Les qualités nécessaires à l’expert-comptable pour exercer son jugement sont des qualités personnelles et professionnelles. Les qualités personnelles nécessaires à l’expert-comptable pour exercer son jugement sont : l’objectivité, l’intégrité, la probité, la courtoisie professionnelle, la compétence professionnelle, la confidentialité, le professionnalisme, l’indépendance, le respect des normes professionnelles et la maturité. Quant aux qualités professionnelles, elles regroupent l’esprit critique et l’expertise.

Après examen du cadre théorique du jugement professionnel, nous avons illustré le processus du jugement professionnel, à travers l’enchaînement des cinq étapes, dans des missions d’audit et de présentation des états financiers. Les illustrations du processus du jugement professionnel, dans le cadre des missions d’audit, portent sur la détermination du seuil de signification pour établir le programme des tests substantifs, et l’audit des estimations comptables.

La présentation d’une note sur l’information sectorielle constitue l’illustration du processus du jugement professionnel dans les missions de présentation des états financiers.

Pour explorer les avis et les actions nécessaires en vue d’améliorer l’aptitude au jugement dans la profession, nous avons réalisé une enquête auprès des universitaires, des dirigeants d’entreprises et des experts-comptables. Le nombre de la population contactée s’élève à 513. Le nombre des réponses obtenues s’élève à 228 soit 44,44% de la population contactée.

Les propositions avancées en vue d’améliorer l’aptitude au jugement dans la profession sont articulées autour des acteurs qui sont l’université, les instances professionnelles et les professionnels.

Le rôle de l’université consiste à mieux préparer les futurs professionnels à l’exercice du jugement professionnel et à instaurer un programme d’évaluation de la formation universitaire. Aussi, l’université doit-elle insister sur l’éthique professionnelle et son utilité pour la reconnaissance de la qualité du travail comptable.
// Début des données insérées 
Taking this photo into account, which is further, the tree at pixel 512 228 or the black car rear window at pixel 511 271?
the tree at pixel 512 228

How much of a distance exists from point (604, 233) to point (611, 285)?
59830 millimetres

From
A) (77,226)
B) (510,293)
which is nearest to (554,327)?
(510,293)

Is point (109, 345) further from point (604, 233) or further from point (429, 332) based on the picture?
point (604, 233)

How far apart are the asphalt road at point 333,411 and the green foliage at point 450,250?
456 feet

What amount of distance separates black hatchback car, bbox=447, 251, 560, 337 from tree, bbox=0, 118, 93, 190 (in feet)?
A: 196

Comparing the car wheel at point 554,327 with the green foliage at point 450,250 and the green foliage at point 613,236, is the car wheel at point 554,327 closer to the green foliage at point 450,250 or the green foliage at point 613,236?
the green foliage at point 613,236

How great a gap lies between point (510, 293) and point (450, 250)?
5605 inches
Les instances professionnelles doivent veiller au développement du contrôle qualité et à la planification d’actions de formation pertinentes.
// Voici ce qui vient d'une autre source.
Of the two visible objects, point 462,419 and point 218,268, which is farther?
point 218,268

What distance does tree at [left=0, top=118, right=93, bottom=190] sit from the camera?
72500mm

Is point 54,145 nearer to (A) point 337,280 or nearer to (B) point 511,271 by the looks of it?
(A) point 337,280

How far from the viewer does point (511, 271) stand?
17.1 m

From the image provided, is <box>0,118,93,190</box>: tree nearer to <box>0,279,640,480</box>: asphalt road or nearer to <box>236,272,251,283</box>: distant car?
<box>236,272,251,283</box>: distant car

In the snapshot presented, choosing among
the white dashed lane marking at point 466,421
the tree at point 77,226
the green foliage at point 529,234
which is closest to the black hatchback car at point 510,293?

Enfin, le rôle des professionnels consiste essentiellement à développer le professionnalisme, à respecter l’éthique et la déontologie professionnelles, et à entretenir et développer leurs connaissances ainsi que celles de leurs collaborateurs. Les professionnels doivent-ils aussi instaurer un système de contrôle qualité, développer le travail d’équipe et garder à l’esprit l’importance du jugement collectif et de la consultation.